# START OF TEXT SEGMENT

Inescapable reality

By BENJIE OLIVEROS
Analysis

For sure, President Benigno Aquino III would be boasting about the 6.8 percent growth in the Gross Domestic Product (GDP) last year and the 7.8 percent growth during the first quarter of 2013 when he delivers his fourth state of the nation address on July 22 Monday. He would be attributing this to the ‘changes’ his government has made, specifically in terms of good governance, and would be projecting that the country would be on the road to becoming an economic powerhouse in the near future.

However, what the glowing statistics could not hide is the fact that the gap between the rich and the poor is widening or to put it more bluntly, social inequality is worsening. Data from the government’s National Statistical Coordination Board (NSCB) shows that the “high income class,” which accounts for a mere 15.1 to 15.9 percent of the population, enjoyed a 10.4 percent growth in income in 2011; that of the ‘middle-income’ group grew by only 4.3 percent and the ‘low-income’ group by 8.2 percent.

Data from the NSCB also revealed that the high-income class accounted for 60 percent of the economy’s income while less than half or 40 percent was divided among the remaining 84 percent of the population.

The government’s officially declared data on the worsening social inequality is even understated. Why?

The NSCB defined the middle-income group as those belonging to households earning from twice to up to 10 times the poverty line, which is P7,821 ( $181) a month for a family of five. It classified low-income groups as those earning twice the poverty line or less. How many households earn P15, 642 ($363) a month? This amount is already the starting salary for a call center agent, one of the professions regarded as relatively higher paying.

Minimum wage earners, who now constitute the minority among wage and salary workers because of the prevalent practice of contractual employment, could not earn that much. Contractual workers, who now constitute the majority, earn way much less.

Farmers, who, according to the Bureau of Agricultural Statistics, comprise 33 percent of the labor force, earn even less. Worse off are landless farmers, who, according to the Kilusang Magbubukid sa Pilipinas (KMP), comprise seven to eight for every ten farmers.

According to Ibon Foundation, in 2009, 70 percent of the estimated 92 million Philippine population earn P104 ($2.40) or less a day or P2,704 ($62) a month.

That is merely one third of the P7,821 ($181) a month poverty threshold set by the NSCB. Considering that the Aquino government, the NSCB, and the IMF-WB admitted that the gap between the rich and poor widened further, this means that the 70 percent poverty rate cited by Ibon Foundation could even be worse now.

Is the Aquino government anywhere near narrowing the worsening social inequality?

Consider this data from Ibon Foundation:

The combined net incomes of listed firms under the Securities and Exchange Commission increased to P377.12 billion ($8.77 billion) or 18 percent from January to September 2012 from P319.97 billion ($7.44 billion) in the same period the previous year.

# END OF TEXT SEGMENT
# START OF DATA

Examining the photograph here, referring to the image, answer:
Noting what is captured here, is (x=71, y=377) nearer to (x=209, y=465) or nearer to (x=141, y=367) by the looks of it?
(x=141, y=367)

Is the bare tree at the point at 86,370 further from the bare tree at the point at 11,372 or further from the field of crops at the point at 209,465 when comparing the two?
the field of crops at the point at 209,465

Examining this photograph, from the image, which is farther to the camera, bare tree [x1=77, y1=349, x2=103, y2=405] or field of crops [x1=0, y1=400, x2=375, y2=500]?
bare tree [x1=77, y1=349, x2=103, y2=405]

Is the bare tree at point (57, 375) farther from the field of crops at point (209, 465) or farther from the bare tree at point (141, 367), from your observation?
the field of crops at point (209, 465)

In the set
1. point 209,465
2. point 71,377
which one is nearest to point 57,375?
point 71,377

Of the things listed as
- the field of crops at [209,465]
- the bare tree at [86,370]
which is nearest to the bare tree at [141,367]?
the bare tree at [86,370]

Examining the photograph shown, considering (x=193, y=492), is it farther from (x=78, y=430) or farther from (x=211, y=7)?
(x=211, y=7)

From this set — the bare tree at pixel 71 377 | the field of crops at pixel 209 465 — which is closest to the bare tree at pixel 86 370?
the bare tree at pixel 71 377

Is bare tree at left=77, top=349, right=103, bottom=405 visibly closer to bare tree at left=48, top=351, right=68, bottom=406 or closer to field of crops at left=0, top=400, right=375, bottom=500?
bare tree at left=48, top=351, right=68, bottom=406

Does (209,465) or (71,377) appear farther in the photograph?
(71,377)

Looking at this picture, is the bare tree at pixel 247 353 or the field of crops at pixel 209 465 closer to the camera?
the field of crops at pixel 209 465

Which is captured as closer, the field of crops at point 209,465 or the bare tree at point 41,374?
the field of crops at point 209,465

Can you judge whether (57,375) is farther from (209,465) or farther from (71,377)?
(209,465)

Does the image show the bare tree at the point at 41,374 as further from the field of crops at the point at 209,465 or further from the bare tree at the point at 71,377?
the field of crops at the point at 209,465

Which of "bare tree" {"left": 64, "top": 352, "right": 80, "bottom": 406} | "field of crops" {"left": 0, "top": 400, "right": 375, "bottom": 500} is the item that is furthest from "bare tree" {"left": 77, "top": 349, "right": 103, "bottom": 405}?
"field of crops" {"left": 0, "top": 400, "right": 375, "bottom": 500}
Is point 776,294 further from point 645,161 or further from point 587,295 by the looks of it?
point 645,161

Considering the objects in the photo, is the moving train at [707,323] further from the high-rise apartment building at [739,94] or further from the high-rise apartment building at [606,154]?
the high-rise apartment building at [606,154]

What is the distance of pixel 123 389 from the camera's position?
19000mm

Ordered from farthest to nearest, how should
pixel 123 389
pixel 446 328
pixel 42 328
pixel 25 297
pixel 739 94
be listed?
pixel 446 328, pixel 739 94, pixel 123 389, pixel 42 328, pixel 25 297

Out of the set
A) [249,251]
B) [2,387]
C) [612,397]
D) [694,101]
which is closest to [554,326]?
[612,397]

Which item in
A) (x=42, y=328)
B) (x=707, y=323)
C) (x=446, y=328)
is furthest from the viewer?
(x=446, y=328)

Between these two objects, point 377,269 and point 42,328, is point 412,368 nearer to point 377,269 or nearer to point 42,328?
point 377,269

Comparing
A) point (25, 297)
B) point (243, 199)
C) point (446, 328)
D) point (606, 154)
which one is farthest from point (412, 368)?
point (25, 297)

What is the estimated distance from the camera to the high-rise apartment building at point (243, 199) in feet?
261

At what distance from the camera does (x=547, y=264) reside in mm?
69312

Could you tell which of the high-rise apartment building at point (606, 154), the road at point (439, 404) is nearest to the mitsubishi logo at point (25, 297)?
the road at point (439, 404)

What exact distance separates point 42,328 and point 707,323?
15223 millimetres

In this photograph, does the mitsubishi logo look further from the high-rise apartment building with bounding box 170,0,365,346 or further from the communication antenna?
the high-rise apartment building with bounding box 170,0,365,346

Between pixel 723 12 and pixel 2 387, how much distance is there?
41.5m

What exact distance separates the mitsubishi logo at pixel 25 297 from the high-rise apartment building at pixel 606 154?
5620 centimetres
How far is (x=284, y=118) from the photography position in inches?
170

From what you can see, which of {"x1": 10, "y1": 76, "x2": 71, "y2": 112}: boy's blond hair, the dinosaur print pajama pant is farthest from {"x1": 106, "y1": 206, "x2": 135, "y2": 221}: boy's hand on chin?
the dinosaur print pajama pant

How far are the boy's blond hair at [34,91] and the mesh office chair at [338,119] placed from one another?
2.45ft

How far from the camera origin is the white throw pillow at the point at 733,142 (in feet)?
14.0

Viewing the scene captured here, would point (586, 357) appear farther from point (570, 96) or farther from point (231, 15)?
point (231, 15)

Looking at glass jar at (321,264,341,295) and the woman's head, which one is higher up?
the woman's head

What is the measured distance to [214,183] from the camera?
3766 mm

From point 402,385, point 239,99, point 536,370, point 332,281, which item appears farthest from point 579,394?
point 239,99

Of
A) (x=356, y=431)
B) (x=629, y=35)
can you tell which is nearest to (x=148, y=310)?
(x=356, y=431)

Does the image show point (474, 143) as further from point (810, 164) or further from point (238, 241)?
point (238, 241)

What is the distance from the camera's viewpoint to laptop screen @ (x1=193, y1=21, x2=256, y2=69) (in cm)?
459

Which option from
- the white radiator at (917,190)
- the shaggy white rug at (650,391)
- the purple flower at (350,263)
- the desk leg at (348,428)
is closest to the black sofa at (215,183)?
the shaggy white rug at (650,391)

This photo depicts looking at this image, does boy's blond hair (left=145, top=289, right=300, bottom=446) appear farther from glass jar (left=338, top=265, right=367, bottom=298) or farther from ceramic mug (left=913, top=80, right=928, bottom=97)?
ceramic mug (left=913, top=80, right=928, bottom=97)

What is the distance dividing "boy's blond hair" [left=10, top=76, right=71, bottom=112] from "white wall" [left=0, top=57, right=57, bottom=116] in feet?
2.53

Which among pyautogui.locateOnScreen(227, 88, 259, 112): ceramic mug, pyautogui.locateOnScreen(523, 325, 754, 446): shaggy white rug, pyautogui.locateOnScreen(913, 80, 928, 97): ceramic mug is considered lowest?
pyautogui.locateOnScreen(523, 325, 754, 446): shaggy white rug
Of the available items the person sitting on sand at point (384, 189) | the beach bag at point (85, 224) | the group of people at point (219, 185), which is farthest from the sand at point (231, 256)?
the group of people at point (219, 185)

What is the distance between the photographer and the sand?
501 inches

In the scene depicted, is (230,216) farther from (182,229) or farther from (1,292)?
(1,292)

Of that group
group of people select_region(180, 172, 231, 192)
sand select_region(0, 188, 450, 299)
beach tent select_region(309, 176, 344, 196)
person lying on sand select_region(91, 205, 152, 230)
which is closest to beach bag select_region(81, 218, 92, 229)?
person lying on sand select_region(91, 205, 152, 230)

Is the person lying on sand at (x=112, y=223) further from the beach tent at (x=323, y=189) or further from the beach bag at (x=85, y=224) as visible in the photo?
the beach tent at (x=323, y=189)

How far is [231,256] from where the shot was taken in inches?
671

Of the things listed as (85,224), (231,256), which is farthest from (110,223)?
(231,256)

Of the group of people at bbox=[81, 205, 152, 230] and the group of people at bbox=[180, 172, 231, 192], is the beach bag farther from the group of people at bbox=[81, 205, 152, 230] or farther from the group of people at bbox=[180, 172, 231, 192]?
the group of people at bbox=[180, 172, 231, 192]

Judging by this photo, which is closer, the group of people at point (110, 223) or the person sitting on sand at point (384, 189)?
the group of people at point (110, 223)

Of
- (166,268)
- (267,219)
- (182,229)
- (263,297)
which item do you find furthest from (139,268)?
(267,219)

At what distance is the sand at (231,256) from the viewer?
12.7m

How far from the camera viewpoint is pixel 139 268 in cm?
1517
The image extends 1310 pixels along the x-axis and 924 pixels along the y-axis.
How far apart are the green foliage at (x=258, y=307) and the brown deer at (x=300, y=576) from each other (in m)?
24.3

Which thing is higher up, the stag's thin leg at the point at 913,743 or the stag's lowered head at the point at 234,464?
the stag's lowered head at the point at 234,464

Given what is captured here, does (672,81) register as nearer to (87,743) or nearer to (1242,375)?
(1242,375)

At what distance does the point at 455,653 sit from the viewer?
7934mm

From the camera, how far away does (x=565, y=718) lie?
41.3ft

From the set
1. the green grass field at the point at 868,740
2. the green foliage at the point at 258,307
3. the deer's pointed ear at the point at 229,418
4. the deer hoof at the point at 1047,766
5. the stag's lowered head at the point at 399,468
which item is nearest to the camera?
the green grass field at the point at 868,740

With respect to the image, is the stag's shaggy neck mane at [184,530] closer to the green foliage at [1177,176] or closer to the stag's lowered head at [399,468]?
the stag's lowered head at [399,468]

# END OF DATA

> [REQUIREMENTS] Retype the passage of the analysis of Philippine income inequality from "By BENJIE OLIVEROS" up to and including "the near future.". The rows have nothing to do with the analysis of Philippine income inequality.

> [THE REPLY]
By BENJIE OLIVEROS
Analysis

For sure, President Benigno Aquino III would be boasting about the 6.8 percent growth in the Gross Domestic Product (GDP) last year and the 7.8 percent growth during the first quarter of 2013 when he delivers his fourth state of the nation address on July 22 Monday. He would be attributing this to the ‘changes’ his government has made, specifically in terms of good governance, and would be projecting that the country would be on the road to becoming an economic powerhouse in the near future.